Gösterilen metin>
Haydi kızlar maça diyerek, Fenerbahçe’nin aldığı cezayı şenliğe dönüştürmek üzere yola çıktık. 4 genç kız, 1 anne bir de erkek kardeş olarak çıktığımız bu yolda amacımız Fenerbahçe -Manisaspor maçını güzel güzel izlemek, kadın taraftarlarında en az erkekler kadar hevesli ve çoşkulu olduğunu tüm dünyaya göstermekti. Kısacası daha gitmeden dolduruşa getirmiştik kendimizi. Şükrü Saraçoğlu Stadı’na geldiğimiz de görülmeye değer bir o kadar da trajik bir sırayla karşılaştık. Ucu bucağı yoktu, neyse öyle böyle biz de sırada yerimizi aldık. Tıklım tıklım sırada çok rahattık çünkü kimsenin bir birini fordlamadığı bir yerdeydik. Sağım solum önüm arkam kadın, çocuk! Üstelik 3 saatten fazla bekliyoruz fakat kimsenin yüzünde bir pişmanlık yok. Taa ki, biletlerin bittiği bilgisinin kuyrukta kulaktan kulağa dolaşana dek. Tabii 15 bin bilet basılınca talep olmayacağını düşünerek, biz geldik mi galeyana. Biletler nasıl biter, o zaman açın kapıyı girelim. İşte bu esnada kuyruktan yükselen sesler:
– Kapıyı açmayan cim bomlu olsun!
– Yönetim uyuma taraftara sahip çık!
-İçeri gireceğiz başka yolu yok!
İşin güzel yanı biz böyle bağırırken, yolun kenarında sıra olmuş erkeklerin kuyrukta bekleyen kadın ve çocuklara talimat vermeleri. Şöyle bağırın, böyle bağırın, kapıyı vurun, duvara vurun.

Verilen kayıtlar>
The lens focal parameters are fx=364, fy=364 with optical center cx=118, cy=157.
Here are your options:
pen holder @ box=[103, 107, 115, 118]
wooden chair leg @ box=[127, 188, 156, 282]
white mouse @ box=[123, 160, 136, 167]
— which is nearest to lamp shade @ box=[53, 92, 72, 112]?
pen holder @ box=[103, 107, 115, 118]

Görev yönergesi> Fenerbahçe-Manisaspor maçı hakkındaki metinden "İşin güzel yanı" ile "vurun, duvara vurun." arasındaki bölümü, bu ifadeler de dahil olmak üzere, hiç değiştirmeden yeniden verin. Kayıtlar başka bir kaynaktan alınmıştır.

Alıştırma sonucu>
İşin güzel yanı biz böyle bağırırken, yolun kenarında sıra olmuş erkeklerin kuyrukta bekleyen kadın ve çocuklara talimat vermeleri. Şöyle bağırın, böyle bağırın, kapıyı vurun, duvara vurun.